There is a logic to this conclusion, if we take what has gone before, with Madrid portrayed as a hotbed of licentiousness and prostitution, as a sign that the stables now need to be cleaned out and the corruption of politics erased. This is more or less the argument of Paul Ilie who, in a remarkably angry article (I have seldom seen one angrier) on “The Politics of Obscenity in San Camilo, 1936, claims that Cela goes out of his way to portray the Republic as obscene so as to justify the (eminently political) rejection of politics. At the same time, Imre points out, Cela wants to have his cake and eat it: what he provides is “political pornography” that “seeks to titillate bourgeois taste by means of verbal prurience, immoral suggestiveness, and sado-erotic anecdote” (51, 47).
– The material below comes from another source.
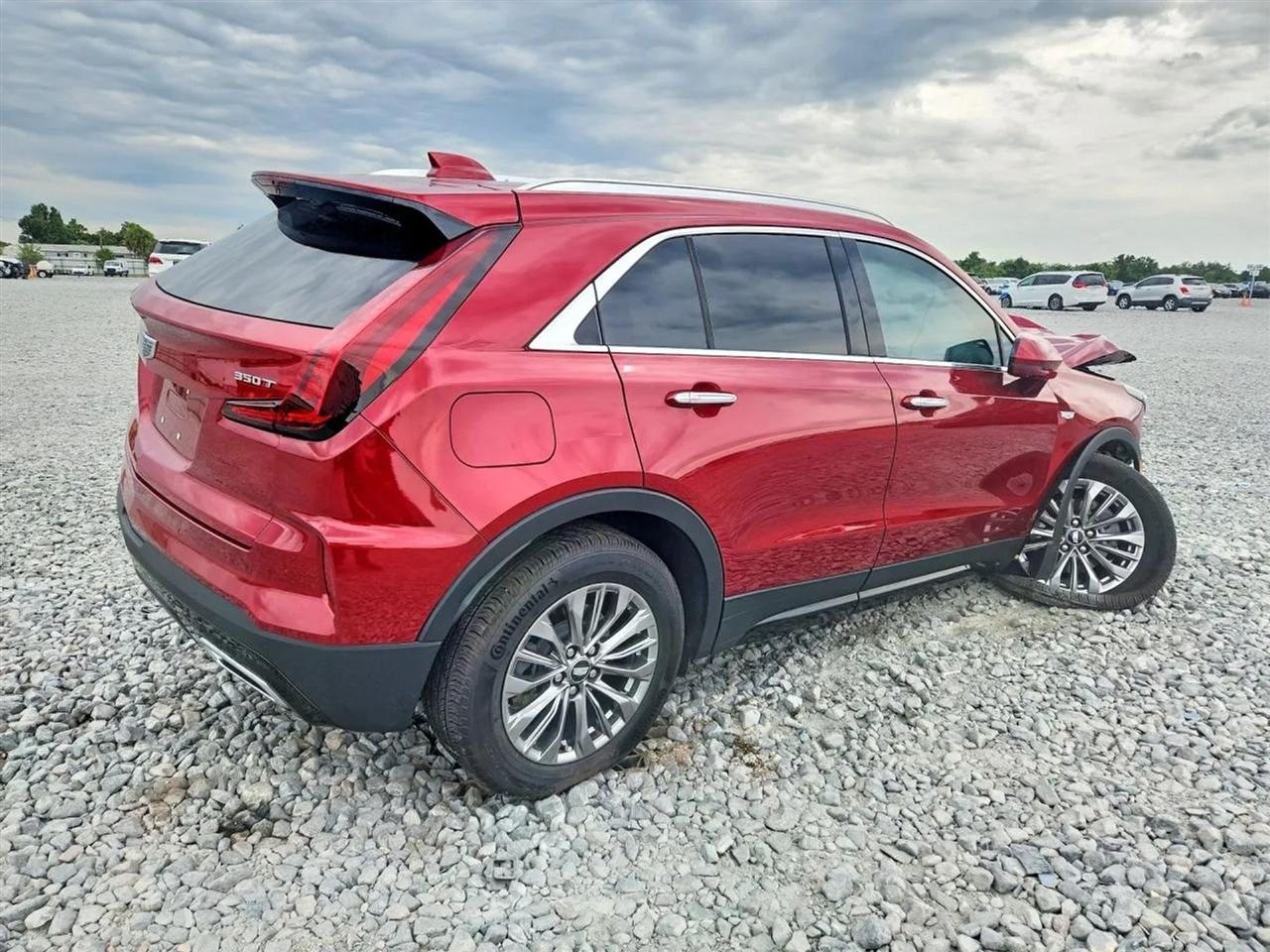2025 Cadillac XT4 Premium Luxury Sport Utility 4D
But instead of dwelling on the all-too familiar hypocrisy of this rhetorical tactic, another way of reading the novel would be to emphasize the ways in which the final epilogue doesn’t so much follow on from what has gone before as attempt to capture it, ultimately without success. For something always escapes–and here, that something is plenty. To put this another way: the epilogue is a betrayal of everything that makes the rest of the novel so fascinating and worthwhile, even if it is a betrayal that has been building from the start, long planned from the very moment at which Cela gives us his narrator staring at the mirror, idly masturbating, wondering whether to sleep with a prostitute who smells of “grease and cologne” (14). All this is obscene enough, indeed, but it is what gives the novel its substance. Without it, there would be nothing; by contrast, the transcendent fatherland peddled by the epilogue is a paltry fiction indeed. This has hardly been a novel of “trees and rivers.” It’s not the betrayal that defines and constitutes the book; it’s what is betrayed.
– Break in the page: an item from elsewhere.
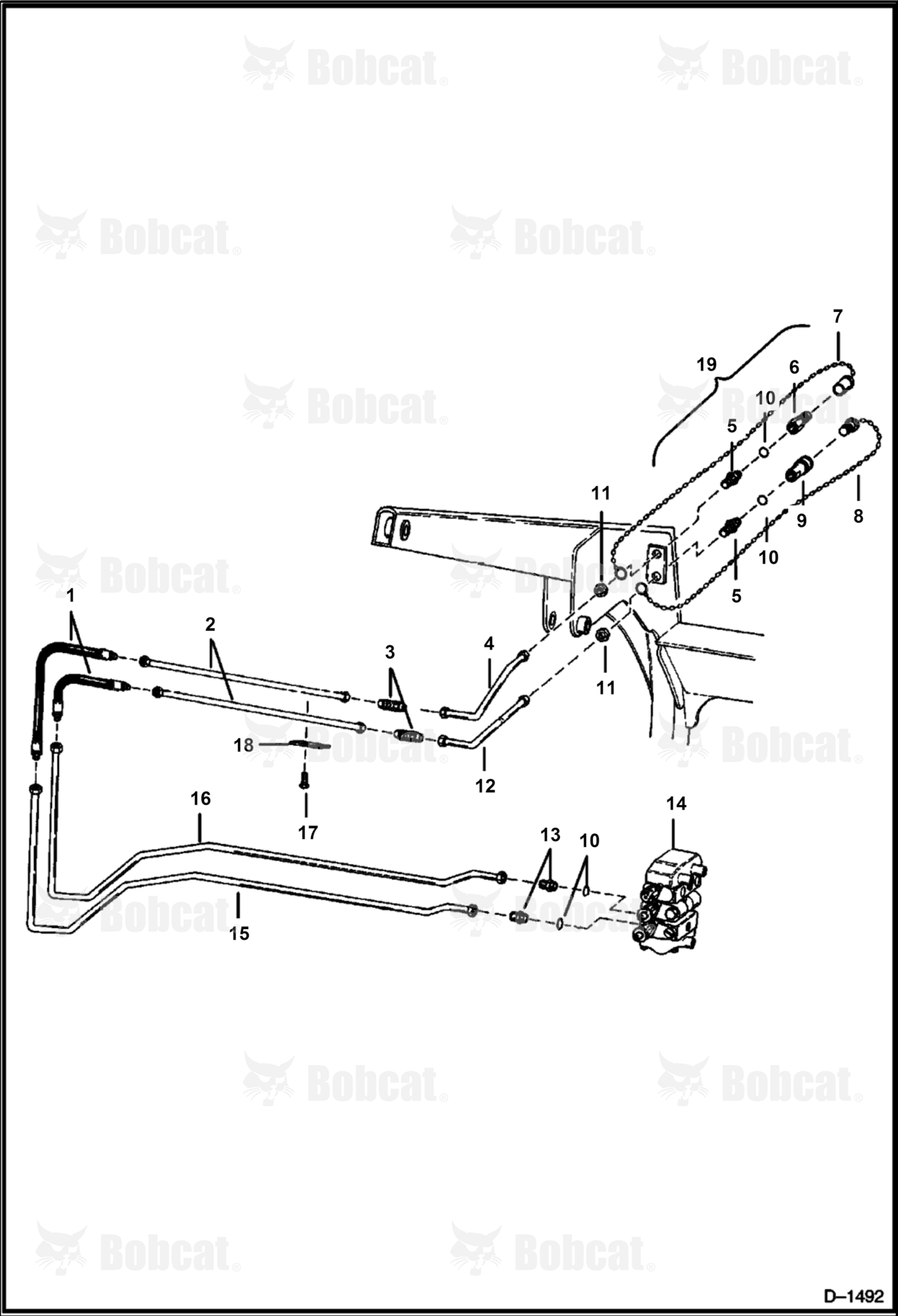 Auxiliary Hydraulics  502613001 - 502614999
And whatever one thinks of governments and decrees, in fact these are hardly the key elements of the community (however corrupt) that San Camilo, 1936 depicts. If anything, it’s the call and response of radio and multitude that defines the historical situation that Cela outlines. For in the end “in a city of a million inhabitants it’s enough that a couple of dozen listen to the radio, if the rumour comes from a dozen different sources it floods the city in a couple of hours” (161). Rumour, the voice(s) of the anonymous multitude, a collectivity that fucks and shits and fights and stumbles, is what gives life to history and to the city, and ultimately to the novel that parasitically tries to capture it, too.